P2, while slightly lower in overall score, reflects the specialized nature of zone-based innovation policies. Its lower score in policy recipients is a direct result of its geographic and institutional focus, but it compensates with strong performance in policy focus and incentive mechanisms, particularly in supporting technology transfer and industry-academia collaboration. P3, though rated “excellent,” shows room for improvement in economic and political engagement, as well as in incentive diversity. Its narrow focus on education limits its cross-sectoral impact, but it serves as an important precedent for domain-specific AI integration policies.
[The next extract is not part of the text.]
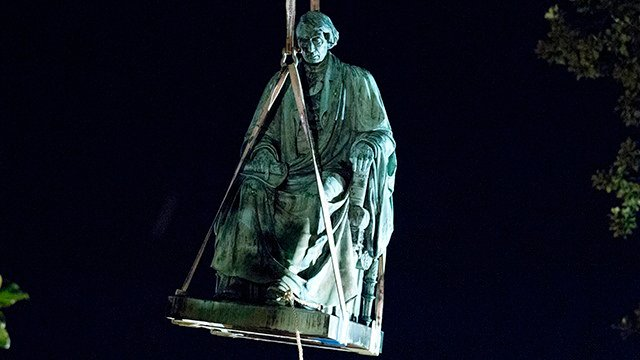 Confederate memorial removal (Source: Associated Press)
P4, the public data openness initiative, is notable for its innovative approach to leveraging government data assets to stimulate AI development. However, it underperforms in policy focus, particularly in areas such as market guidance, standard setting, intellectual property protection, and enterprise cultivation. These gaps suggest that while data access is a critical enabler, it must be accompanied by complementary policies that support commercialization, competition, and regulatory clarity. P5, the lowest-scoring policy, suffers from a narrow policy perspective, limited policy nature, and short-term orientation. As a district-level measure, it lacks the macro-level guidance needed to align with city-wide or national strategies.
In light of these findings, Ren Shasha proposes three key recommendations for improving Beijing’s AI policy framework. First, policymakers should enhance the advisory and diagnostic components of future policies. This includes conducting systematic assessments of current challenges, engaging with stakeholders to gather feedback, and incorporating evidence-based recommendations into policy formulation. Second, greater emphasis should be placed on medium- and long-term planning. Aligning local policies with national timelines (e.g., 2025 and 2030 milestones) would ensure strategic continuity and attract long-term investment. Third, the scope of policy recipients should be expanded to include a wider range of stakeholders, particularly in sectors such as healthcare, transportation, and manufacturing, where AI has transformative potential but remains under-regulated.
These recommendations are not merely academic suggestions but practical imperatives for sustaining Beijing’s leadership in AI. As global competition in artificial intelligence intensifies, the quality of policy governance will increasingly determine which regions can attract top talent, secure venture capital, and drive innovation at scale. Beijing’s current policy framework provides a solid foundation, but continued refinement is necessary to maintain its competitive edge.
Moreover, the study’s methodology offers a replicable model for evaluating AI policies in other cities and regions. The PMC index approach, which has been applied to sectors such as new energy vehicles, robotics, and big data, proves highly effective in capturing the multidimensional nature of technology policy. By combining text mining with structured variable analysis, it enables researchers and policymakers to move beyond qualitative descriptions and toward quantifiable, evidence-based assessments. This is particularly valuable in an era where AI policy is often shaped by hype and speculation rather than rigorous analysis.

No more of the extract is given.